■ Data entries:
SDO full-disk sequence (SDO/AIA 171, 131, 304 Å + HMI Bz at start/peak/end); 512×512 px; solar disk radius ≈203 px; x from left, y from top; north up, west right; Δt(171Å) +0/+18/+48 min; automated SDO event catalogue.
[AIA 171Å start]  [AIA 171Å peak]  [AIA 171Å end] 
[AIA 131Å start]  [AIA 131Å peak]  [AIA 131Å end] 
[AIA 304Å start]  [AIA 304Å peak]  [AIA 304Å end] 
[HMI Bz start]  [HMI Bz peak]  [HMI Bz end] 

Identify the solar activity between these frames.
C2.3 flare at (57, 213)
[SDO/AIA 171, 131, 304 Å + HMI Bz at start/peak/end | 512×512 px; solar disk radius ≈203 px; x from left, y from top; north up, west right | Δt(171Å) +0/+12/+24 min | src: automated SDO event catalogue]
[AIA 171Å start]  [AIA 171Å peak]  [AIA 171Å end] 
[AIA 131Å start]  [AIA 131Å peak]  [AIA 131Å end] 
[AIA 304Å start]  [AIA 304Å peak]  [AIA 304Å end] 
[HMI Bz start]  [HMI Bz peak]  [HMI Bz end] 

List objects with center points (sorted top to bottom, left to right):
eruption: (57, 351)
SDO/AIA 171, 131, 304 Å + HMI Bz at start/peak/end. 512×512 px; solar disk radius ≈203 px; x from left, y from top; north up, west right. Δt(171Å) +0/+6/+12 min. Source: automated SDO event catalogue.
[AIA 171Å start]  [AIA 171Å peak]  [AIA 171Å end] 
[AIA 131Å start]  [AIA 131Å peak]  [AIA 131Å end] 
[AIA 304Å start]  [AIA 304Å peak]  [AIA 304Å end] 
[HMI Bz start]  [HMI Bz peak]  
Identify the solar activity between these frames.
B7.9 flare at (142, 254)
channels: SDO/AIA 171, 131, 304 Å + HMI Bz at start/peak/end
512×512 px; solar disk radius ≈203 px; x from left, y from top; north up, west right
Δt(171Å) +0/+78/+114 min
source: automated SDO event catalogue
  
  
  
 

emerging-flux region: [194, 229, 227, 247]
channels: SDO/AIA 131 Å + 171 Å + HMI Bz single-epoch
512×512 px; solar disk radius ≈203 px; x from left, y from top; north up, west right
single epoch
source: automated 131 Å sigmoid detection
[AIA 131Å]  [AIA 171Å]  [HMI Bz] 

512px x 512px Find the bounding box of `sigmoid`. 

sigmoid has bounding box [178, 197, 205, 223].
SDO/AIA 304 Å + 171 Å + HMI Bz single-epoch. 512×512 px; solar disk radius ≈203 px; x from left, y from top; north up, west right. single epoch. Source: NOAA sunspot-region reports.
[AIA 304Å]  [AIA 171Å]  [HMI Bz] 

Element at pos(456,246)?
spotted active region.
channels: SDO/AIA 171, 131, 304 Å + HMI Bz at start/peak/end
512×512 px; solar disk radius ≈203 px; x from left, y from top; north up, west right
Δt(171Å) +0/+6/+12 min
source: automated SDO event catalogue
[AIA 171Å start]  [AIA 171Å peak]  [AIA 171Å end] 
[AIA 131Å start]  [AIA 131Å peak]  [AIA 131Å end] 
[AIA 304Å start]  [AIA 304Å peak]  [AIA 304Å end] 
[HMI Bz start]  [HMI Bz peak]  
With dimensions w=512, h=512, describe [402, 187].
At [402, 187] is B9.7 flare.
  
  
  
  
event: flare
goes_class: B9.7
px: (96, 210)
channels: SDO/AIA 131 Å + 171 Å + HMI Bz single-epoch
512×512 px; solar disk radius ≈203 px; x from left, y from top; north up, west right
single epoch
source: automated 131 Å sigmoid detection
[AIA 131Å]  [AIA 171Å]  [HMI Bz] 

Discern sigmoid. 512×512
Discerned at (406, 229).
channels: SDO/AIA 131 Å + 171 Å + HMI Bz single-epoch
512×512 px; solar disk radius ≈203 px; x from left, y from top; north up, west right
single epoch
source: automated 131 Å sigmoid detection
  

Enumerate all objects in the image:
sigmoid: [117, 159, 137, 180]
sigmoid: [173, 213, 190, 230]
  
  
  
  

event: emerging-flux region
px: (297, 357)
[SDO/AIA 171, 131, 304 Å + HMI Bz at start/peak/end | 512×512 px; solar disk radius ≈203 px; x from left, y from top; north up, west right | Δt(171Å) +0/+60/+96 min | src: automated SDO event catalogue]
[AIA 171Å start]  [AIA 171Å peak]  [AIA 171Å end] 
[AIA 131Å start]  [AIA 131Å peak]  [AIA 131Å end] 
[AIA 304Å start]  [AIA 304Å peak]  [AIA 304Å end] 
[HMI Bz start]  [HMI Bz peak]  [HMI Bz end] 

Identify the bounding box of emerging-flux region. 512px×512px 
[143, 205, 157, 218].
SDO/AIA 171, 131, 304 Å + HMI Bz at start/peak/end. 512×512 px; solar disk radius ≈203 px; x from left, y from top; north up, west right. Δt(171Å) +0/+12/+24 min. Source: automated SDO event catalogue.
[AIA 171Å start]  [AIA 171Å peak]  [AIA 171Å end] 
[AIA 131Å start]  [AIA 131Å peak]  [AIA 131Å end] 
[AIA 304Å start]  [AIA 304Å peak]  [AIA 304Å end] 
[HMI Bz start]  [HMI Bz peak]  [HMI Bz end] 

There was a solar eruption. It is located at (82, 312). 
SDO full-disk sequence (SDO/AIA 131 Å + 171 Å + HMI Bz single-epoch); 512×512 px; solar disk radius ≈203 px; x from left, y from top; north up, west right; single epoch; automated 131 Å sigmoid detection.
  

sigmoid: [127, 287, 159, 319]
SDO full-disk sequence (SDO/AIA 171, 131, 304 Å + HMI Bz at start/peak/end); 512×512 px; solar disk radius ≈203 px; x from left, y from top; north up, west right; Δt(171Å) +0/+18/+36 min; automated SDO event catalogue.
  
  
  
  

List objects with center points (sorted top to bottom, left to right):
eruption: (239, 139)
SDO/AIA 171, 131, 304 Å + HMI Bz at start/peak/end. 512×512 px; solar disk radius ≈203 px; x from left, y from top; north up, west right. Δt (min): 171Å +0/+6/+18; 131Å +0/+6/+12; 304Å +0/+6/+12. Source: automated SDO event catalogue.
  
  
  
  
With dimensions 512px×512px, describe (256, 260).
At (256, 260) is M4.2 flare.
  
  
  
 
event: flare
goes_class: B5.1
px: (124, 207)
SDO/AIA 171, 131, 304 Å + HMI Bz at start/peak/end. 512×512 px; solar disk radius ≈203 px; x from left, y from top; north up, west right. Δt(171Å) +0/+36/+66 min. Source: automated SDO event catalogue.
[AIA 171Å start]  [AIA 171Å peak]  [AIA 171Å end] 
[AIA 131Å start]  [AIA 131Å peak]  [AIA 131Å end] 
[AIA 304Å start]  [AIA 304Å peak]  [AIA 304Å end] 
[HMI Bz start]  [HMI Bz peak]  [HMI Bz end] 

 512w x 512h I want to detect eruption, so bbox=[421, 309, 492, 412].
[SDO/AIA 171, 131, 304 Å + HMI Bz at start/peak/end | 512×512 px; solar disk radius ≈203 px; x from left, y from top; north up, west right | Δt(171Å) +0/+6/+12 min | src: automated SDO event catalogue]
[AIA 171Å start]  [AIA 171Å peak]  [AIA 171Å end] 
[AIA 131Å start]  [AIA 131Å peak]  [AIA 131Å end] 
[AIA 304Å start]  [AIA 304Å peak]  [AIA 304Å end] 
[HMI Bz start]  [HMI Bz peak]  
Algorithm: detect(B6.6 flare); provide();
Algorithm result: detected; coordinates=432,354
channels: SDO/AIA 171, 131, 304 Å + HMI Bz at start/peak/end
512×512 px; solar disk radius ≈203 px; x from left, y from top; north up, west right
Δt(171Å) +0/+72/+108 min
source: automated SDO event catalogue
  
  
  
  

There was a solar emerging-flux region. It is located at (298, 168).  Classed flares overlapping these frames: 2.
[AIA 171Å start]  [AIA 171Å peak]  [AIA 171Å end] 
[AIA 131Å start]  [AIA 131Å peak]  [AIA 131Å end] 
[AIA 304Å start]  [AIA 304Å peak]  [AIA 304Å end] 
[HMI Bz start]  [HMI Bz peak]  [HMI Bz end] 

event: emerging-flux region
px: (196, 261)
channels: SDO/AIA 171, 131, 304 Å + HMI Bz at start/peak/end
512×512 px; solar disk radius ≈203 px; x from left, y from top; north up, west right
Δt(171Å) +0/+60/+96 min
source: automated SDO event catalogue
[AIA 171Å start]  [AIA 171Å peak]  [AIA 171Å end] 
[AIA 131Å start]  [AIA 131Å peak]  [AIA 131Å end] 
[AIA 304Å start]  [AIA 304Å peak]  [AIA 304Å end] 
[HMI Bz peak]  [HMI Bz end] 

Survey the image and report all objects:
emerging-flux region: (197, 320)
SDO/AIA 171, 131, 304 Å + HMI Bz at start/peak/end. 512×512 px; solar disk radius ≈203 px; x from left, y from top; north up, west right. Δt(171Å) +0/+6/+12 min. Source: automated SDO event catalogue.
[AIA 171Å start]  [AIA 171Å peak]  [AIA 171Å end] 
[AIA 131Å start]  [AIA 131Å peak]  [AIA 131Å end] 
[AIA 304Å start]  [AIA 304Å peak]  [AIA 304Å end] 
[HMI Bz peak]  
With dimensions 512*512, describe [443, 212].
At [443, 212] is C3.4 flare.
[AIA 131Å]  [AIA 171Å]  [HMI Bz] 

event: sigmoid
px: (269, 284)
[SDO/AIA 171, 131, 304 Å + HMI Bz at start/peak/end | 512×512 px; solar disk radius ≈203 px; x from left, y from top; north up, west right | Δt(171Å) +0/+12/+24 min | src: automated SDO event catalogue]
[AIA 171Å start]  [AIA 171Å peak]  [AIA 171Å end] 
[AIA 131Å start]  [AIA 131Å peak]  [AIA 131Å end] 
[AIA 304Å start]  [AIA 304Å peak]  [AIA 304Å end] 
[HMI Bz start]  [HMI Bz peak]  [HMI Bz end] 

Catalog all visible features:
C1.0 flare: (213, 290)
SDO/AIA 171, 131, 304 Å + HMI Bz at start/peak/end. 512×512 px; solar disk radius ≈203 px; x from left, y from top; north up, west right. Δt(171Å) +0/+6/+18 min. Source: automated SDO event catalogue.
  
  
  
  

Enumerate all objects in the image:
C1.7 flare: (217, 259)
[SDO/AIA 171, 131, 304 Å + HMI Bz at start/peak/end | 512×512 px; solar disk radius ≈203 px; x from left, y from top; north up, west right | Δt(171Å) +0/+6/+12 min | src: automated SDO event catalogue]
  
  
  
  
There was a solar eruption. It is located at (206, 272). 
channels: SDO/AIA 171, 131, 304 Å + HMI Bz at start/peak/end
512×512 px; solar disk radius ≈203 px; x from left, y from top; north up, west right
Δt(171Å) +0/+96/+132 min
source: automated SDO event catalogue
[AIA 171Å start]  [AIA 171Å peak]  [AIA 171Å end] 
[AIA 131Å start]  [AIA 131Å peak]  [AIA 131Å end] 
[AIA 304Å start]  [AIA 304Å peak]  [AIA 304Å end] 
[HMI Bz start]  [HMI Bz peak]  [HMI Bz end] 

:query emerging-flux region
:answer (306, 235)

■ Exercise instructions: Work out how many lines in the data hold the word "full"; reply with the number alone.

■ Task output: 3